Ilmu dibalik prediksi letusan gunung berapi benar-benar bisa menyelamatkan banyak nyawa manusia, dan kini sebuah studi menunjukkan bahwa warna daun di pohon dapat bertindak sebagai sinyal peringatan di sekitar gunung berapi yang akan meletus.
Saat gunung berapi semakin aktif dan akan meletus, magma terdorong lebih dekat ke permukaan, melepaskan lebih banyak karbon dioksida. Hal ini pada gilirannya dapat meningkatkan kesehatan pohon di sekitar, membuat daun menjadi lebih hijau.
Perubahan tersebut, khususnya dalam pengukuran yang dikenal sebagai normalized difference vegetation index (NDVI), dapat dideteksi oleh satelit di luar angkasa. Kita dapat melihat sistem peringatan dini saat gunung akan meletus tanpa harus terjun langsung ke lapangan, sehingga dapat bekerja di mana pun.
“Ada banyak satelit yang dapat kita gunakan untuk melakukan analisis semacam ini,” kata Necole Guinn, ahli vulkanologi dari University of Huston.
Guinn adalah penulis utama studi yang terbit di jurnal Remote Sensing of Environment. Studi tersebut meneliti kadar karbon dioksida di sekitar Gunung Etna di Italia. Dalam penelitiannya, dia membandingkan data dari sensor di sekitar gunung berapi dengan citra satelit, dan menemukan hubungan kuat antara naiknya kadar karbon dioksida dengan pepohonan yang lebih hijau.
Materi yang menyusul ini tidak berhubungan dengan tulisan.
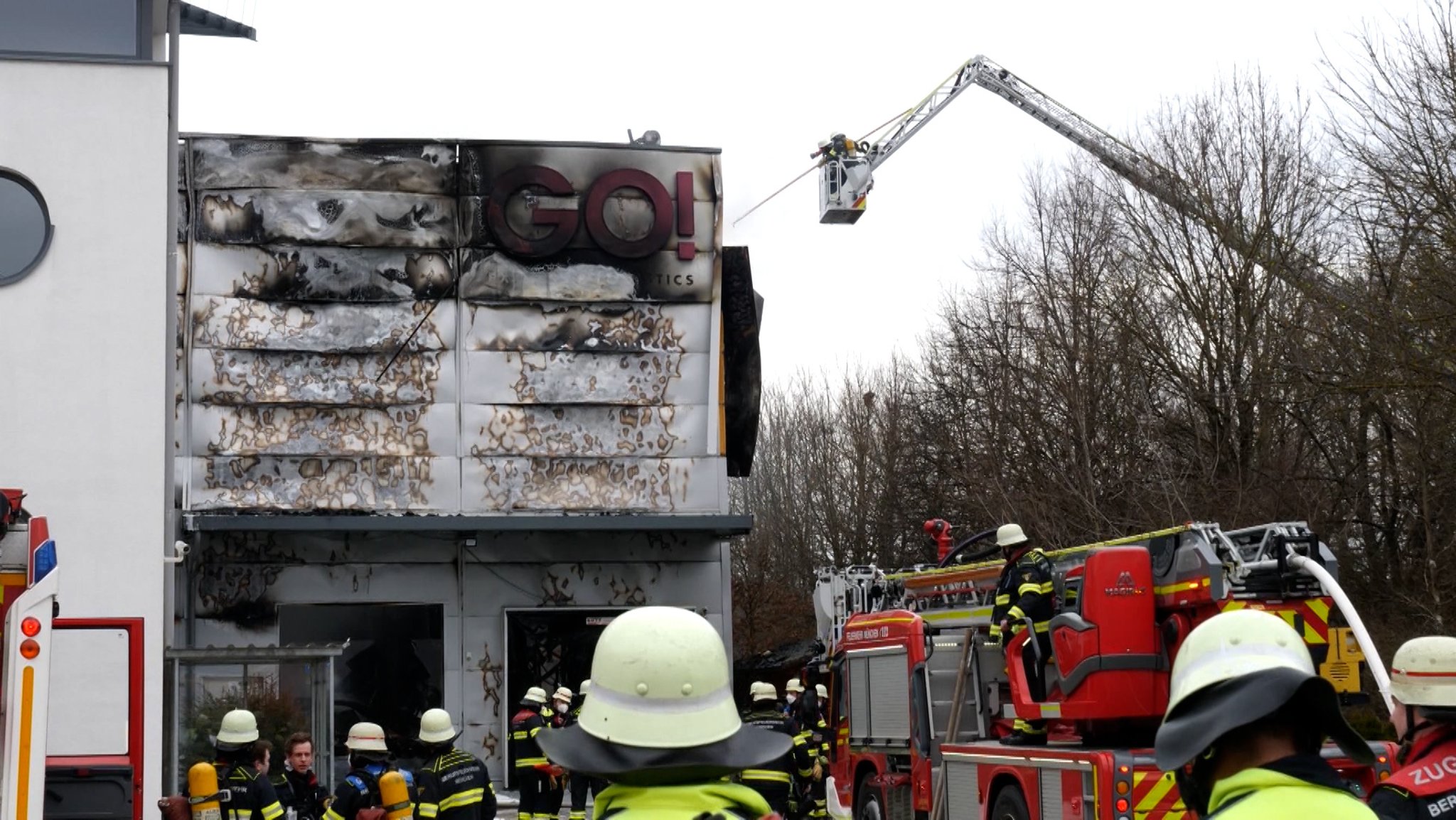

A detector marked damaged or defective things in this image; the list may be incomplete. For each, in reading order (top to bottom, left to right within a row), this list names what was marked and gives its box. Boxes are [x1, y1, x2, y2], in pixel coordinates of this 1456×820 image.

charred metal panel [191, 139, 454, 195]
charred metal panel [457, 142, 713, 200]
charred metal panel [193, 190, 454, 249]
charred metal panel [457, 195, 713, 254]
charred metal panel [193, 246, 451, 306]
charred metal panel [457, 250, 713, 304]
charred metal panel [193, 298, 454, 357]
damaged wall cladding [182, 139, 728, 515]
charred metal panel [466, 303, 710, 350]
charred metal panel [191, 349, 454, 407]
charred metal panel [454, 350, 705, 404]
charred metal panel [191, 407, 454, 460]
charred metal panel [189, 454, 460, 512]
burned building facade [167, 136, 763, 786]
charred metal panel [454, 404, 705, 460]
charred metal panel [463, 454, 719, 512]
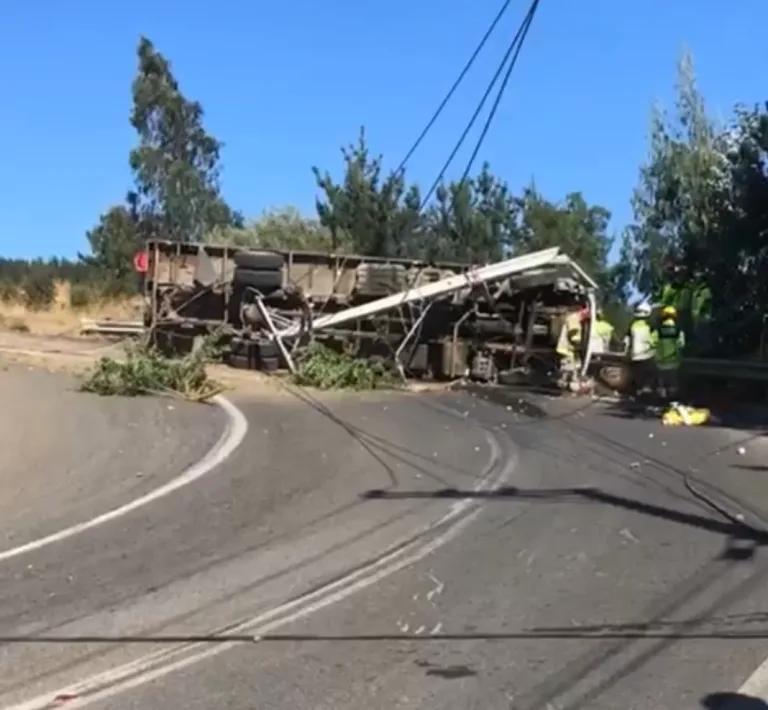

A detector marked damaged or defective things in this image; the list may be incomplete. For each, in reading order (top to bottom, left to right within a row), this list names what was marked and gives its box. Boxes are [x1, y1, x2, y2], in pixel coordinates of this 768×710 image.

overturned truck [141, 239, 604, 384]
damaged trailer [141, 239, 604, 384]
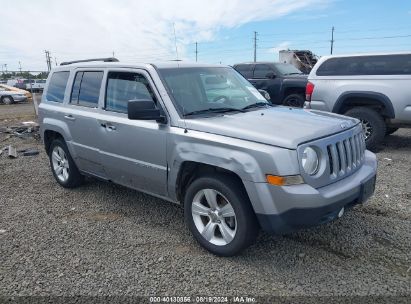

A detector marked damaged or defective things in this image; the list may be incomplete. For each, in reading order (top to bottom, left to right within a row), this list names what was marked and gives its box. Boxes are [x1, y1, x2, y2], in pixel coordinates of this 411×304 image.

damaged vehicle [40, 58, 378, 255]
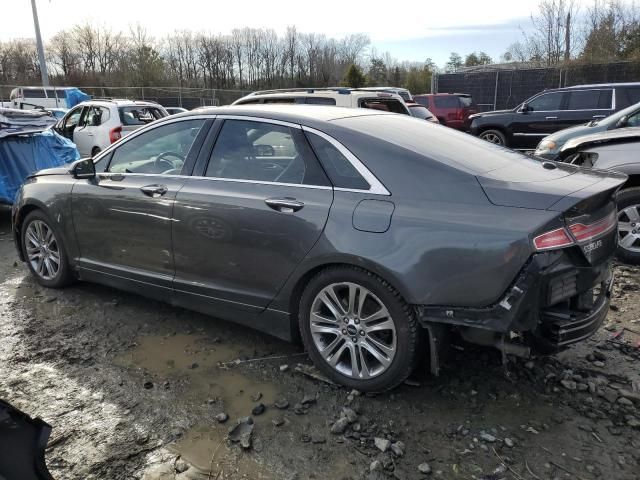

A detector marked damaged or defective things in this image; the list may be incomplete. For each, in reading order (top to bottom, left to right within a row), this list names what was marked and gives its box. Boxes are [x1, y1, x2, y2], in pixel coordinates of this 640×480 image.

damaged gray sedan [12, 105, 628, 390]
crushed rear bumper [418, 249, 612, 354]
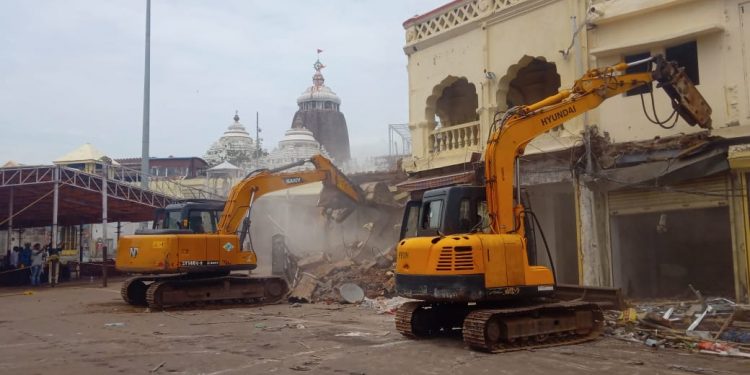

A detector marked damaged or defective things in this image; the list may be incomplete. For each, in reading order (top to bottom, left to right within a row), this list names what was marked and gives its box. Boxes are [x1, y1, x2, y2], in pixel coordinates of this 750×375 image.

damaged building facade [402, 0, 750, 304]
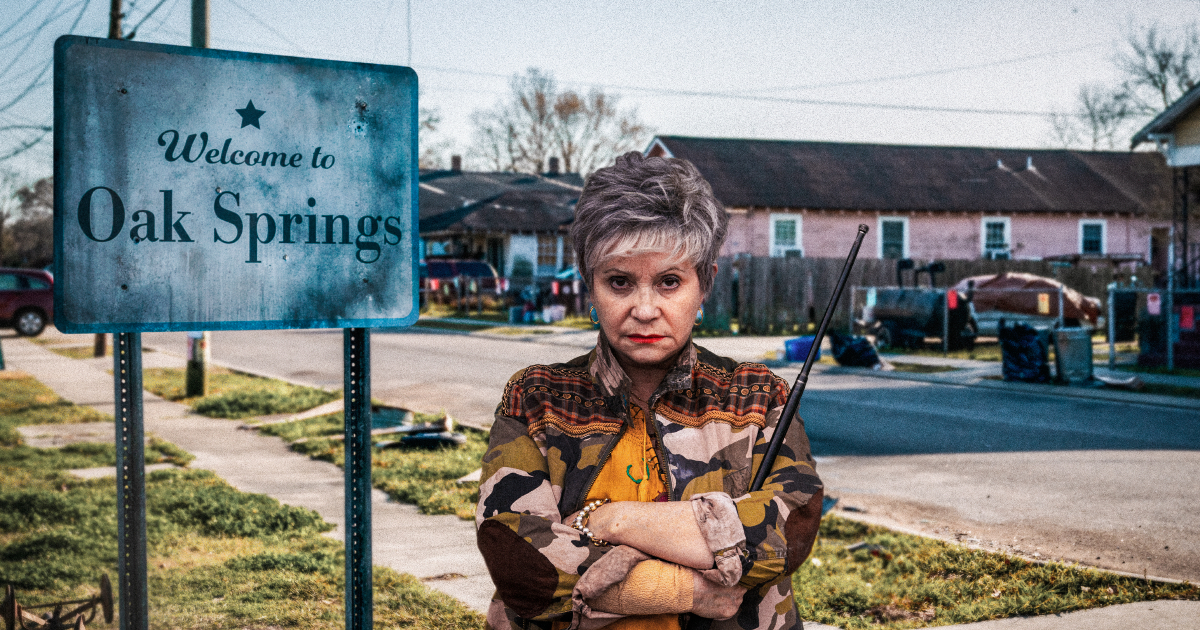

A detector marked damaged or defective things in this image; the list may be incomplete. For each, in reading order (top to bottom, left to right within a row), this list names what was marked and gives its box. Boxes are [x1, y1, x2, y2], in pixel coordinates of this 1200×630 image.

Selama dua tahun, tim menemukan 16 lonjakan dalam karbon dioksida dan NDVI, sesuai dengan pergerakan magma di bawah tanah. Pola tersebut bahkan diamati lebih jauh dari patahan gunung.
Studi ini merujuk pada penelitian sebelumnya pada 2019, yang dipimpin oleh ahli vulkanologi Robert Bogue dari McGill University. Studi itu menunjukkan bahwa karbon dioksida yang dipancarkan oleh dua gunung berapi aktif di Kosta Rika berdampak pada warna daun di pohon-pohon tropis di daerah tersebut.
Kini, Guinn dan Bogue bersama peneliti lain sedang mengerjakan proyek yang dipimpin oleh NASA dan Smithsonian Institution, menganalisis perubahan warna tanaman di sekitar gunung berapi di Panama dan Kosta Rika.
Ini merupakan bagian dari misi kolaboratif Airborne Validation Unified Experiment: Land to Ocean (AVUELO), yang berupaya mengembangkan lebih banyak cara untuk mengukur kesehatan Bumi dari satelit. Metode saat ini, seperti Orbiting Carbon Observatory 2 milik NASA, hanya cukup untuk mendeteksi letusan besar.
“Gunung berapi yang mengeluarkan karbon dioksida dalam jumlah sedang yang mungkin menjadi pertanda letusan tidak akan muncul dalam citra satelit,” kata Bogue. “Ide utamanya adalah menemukan sesuatu yang dapat kita ukur secara langsung sebagai pengganti karbon dioksida, untuk memberi kita proksi guna mendeteksi perubahan emisi gunung berapi.”
Ada sejumlah sinyal yang dapat ditafsirkan untuk memprediksi letusan gunung berapi, termasuk gemuruh gelombang seismik dan perubahan ketinggian tanah. Dengan menghijaunya daun akibat emisi karbon dioksida, kini kita memiliki sinyal lain untuk diukur, meski bisa diterapkan di semua lokasi.
“Kami tidak hanya tertarik pada respons pohon pada karbon dioksida vulkanik sebagai peringatan dini akan letusan, tapi juga pada seberapa banyak pohon mampu menyerapnya, sebagai jendela menuju masa depan Bumi saat semua pohon di Bumi terpapar karbon dioksida tingkat tinggi,” kata Josh Fisher, ilmuwan iklim dari Chapman University di California yang juga bagian dari tim AVUELO.